Except I find that some people running my software are running on machines that are doing disk IO with considerably less capable disks.

In membase, disk performance differences can be noticeable. When I’m testing with an SSD and a customer is running with a 7200rpm disk (it happens), I can’t see the kinds of situations they run into from my development machine.

How Do I Slow Down?

There are several options out there.

I played with cpulimit for a bit, but it was too coarse and really did awful things on my mac since it is basically strobing the process with SIGSTOP and SIGCONT on an interval.

I experimented with a ptrace-based solution to allow me to more granularly slow things down, but it both didn’t help and it turns out that ptrace is kind of broken on OS X anyway, so it’s neither a portable thing to do, or really all that useful.

So I wrote a library interposer.

It was pretty cool to see it do stuff, but I didn’t want to tell people to recompile the whole thing every time they wanted to change a delay or something. I decided to toss in lua.

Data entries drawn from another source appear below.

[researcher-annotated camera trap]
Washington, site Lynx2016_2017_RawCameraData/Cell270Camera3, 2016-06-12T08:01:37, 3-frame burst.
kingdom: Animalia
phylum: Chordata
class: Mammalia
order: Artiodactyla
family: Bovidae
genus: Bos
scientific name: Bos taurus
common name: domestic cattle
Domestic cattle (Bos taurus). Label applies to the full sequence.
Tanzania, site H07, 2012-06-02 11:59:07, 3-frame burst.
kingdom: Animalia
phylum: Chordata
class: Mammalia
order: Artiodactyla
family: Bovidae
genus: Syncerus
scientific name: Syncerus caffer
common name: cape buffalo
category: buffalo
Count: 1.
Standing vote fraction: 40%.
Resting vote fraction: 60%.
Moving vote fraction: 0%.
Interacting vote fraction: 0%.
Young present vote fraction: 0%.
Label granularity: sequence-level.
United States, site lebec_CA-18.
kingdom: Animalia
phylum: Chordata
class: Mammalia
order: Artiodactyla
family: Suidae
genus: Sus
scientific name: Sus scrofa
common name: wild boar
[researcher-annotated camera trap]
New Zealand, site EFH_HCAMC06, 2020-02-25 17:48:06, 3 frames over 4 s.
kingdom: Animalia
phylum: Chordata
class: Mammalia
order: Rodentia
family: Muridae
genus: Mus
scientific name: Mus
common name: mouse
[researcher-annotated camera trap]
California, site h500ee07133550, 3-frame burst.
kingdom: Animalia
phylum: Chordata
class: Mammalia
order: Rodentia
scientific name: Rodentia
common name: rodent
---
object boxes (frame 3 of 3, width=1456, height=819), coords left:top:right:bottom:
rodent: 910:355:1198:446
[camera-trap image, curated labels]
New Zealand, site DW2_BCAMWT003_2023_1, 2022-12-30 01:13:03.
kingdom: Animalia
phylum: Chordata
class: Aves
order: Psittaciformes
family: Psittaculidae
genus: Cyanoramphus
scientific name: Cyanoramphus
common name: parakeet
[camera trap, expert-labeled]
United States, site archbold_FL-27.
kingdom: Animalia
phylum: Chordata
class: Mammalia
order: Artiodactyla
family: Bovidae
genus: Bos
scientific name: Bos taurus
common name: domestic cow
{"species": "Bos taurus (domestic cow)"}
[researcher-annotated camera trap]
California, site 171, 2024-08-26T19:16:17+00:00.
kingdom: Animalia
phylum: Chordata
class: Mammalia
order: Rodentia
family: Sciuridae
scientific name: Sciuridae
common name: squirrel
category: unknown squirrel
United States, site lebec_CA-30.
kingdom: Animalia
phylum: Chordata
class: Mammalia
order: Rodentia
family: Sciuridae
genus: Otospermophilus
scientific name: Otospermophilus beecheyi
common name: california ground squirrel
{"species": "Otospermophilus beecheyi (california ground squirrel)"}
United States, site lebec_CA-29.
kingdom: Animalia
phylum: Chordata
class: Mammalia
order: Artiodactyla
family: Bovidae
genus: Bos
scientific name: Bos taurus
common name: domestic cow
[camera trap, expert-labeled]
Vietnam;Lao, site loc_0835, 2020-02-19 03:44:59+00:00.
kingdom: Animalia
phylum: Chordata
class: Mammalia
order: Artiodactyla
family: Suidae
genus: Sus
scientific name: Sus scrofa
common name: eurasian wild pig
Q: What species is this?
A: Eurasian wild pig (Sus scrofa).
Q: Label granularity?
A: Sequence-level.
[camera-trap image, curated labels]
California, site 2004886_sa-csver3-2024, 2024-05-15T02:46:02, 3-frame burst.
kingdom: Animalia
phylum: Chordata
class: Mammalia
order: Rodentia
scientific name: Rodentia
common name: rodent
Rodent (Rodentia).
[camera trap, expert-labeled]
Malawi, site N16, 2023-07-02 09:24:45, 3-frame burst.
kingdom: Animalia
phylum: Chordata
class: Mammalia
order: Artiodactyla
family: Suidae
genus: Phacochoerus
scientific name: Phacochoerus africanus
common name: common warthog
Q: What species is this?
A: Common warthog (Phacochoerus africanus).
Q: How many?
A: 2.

For example, what if you wanted a seek to take a full second 1% of the time (and for the fun of it, log that it did). You can write the following and feed it to labrea:

function before_lseek(fd, offset, whence)
   if math.random(1, 100) == 13 then
      io.write(string.format("Slowing a seek on fd=%d to %d (%d)\n",
                             fd, offset, whence))

Now I can remember what it was like to have a rotating disk in my laptop again.


Right now, my immediate need is solved, but it’s pretty easy to add functionality, so I’m thinking about making it be a full-on fault injection framework. I looked at fiu briefly along my path and found that it was pretty interesting, but didn’t work on MacOS and was still a bit too invasive for where I wanted to be (which includes doing random stuff to third-party apps).

In addition to the before_lseek as above, I would imagine an after_lseek and perhaps even an around_lseek allowing for full AOP on your deployed C programs.

But for now, it just slows stuff down.